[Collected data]
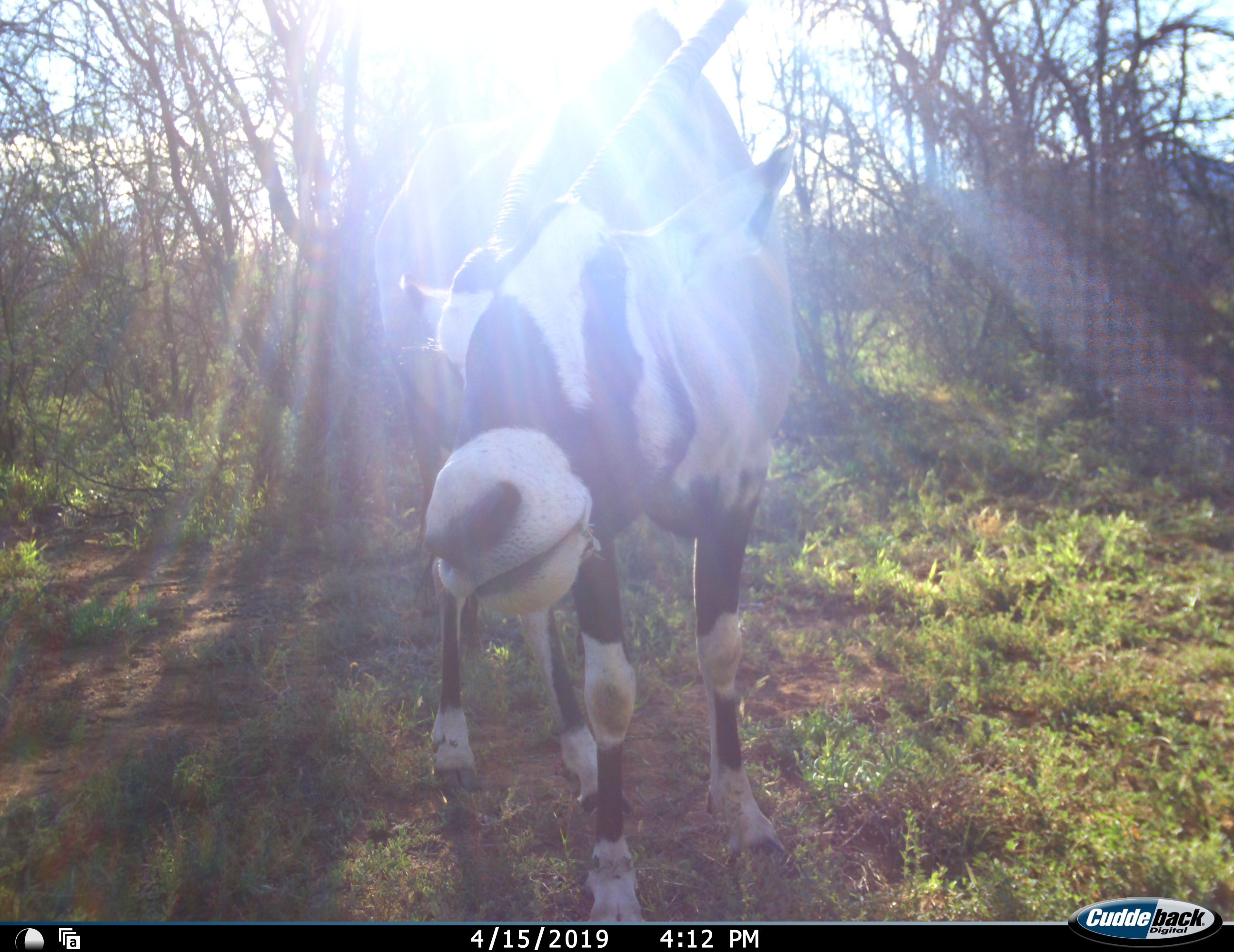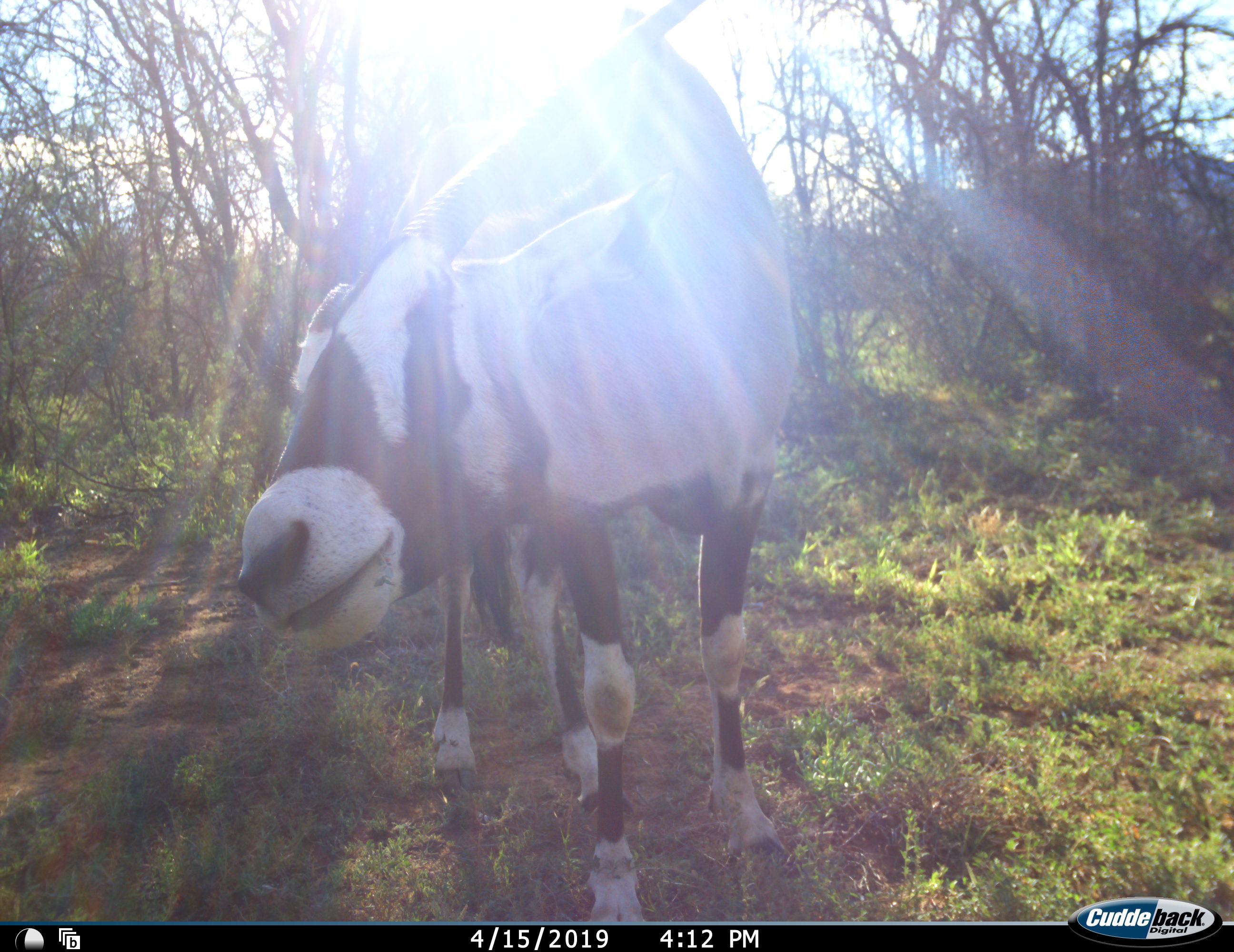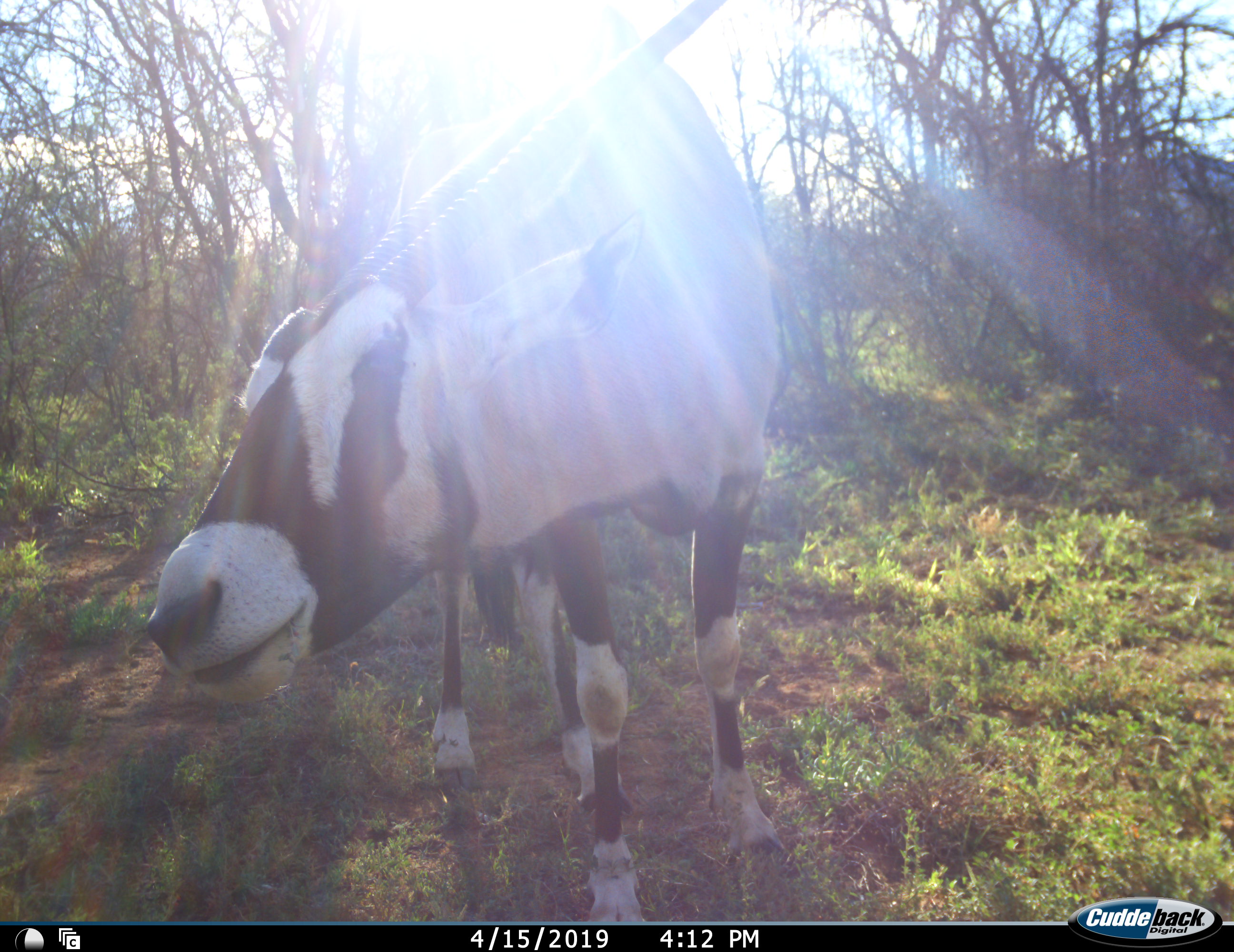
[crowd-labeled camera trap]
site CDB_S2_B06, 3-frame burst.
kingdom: Animalia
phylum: Chordata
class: Mammalia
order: Artiodactyla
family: Bovidae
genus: Oryx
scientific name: Oryx gazella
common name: gemsbok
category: oryx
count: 1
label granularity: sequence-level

Work request – Reproduce each entry verbatim, excluding any embedded images.

Answer for this exercise –
[crowd-labeled camera trap]
site CDB_S2_B06, 3-frame burst.
kingdom: Animalia
phylum: Chordata
class: Mammalia
order: Artiodactyla
family: Bovidae
genus: Oryx
scientific name: Oryx gazella
common name: gemsbok
category: oryx
count: 1
label granularity: sequence-level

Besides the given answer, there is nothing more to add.